[Aim of the task]
In the listing below, quote everything from the line containing "How far is (443,362)" down to the line containing "3.07 metres", both lines included.

— begin Supplied data —

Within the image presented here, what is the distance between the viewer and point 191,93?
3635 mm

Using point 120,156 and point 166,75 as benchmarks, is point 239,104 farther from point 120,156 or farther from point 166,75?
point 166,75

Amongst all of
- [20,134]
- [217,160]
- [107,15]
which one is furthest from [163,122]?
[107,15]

— end Supplied data —
— begin Supplied data —

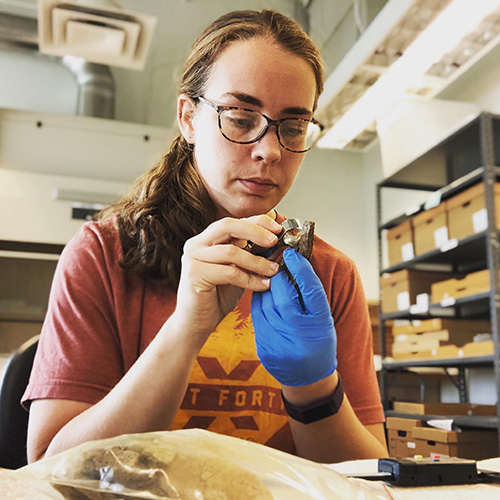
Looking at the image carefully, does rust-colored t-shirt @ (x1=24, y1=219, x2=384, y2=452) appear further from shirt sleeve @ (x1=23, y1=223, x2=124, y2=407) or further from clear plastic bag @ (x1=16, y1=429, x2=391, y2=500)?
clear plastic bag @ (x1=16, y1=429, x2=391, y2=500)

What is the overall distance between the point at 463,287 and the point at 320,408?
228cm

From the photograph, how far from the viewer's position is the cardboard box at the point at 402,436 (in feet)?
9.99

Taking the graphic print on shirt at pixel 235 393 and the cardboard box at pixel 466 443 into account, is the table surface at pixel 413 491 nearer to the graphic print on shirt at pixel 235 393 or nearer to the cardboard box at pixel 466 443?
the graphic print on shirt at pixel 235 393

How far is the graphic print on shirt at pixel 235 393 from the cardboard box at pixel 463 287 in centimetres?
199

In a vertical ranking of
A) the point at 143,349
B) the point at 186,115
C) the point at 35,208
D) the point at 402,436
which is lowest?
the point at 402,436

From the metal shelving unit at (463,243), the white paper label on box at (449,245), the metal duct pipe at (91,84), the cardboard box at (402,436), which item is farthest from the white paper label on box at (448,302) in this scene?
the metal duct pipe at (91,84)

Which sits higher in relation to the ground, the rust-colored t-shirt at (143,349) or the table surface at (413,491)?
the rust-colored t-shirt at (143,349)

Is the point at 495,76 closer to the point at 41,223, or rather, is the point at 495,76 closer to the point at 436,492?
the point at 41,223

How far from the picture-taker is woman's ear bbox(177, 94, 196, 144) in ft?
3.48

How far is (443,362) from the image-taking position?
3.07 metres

— end Supplied data —

[Complete response]
How far is (443,362) from the image-taking position?
3.07 metres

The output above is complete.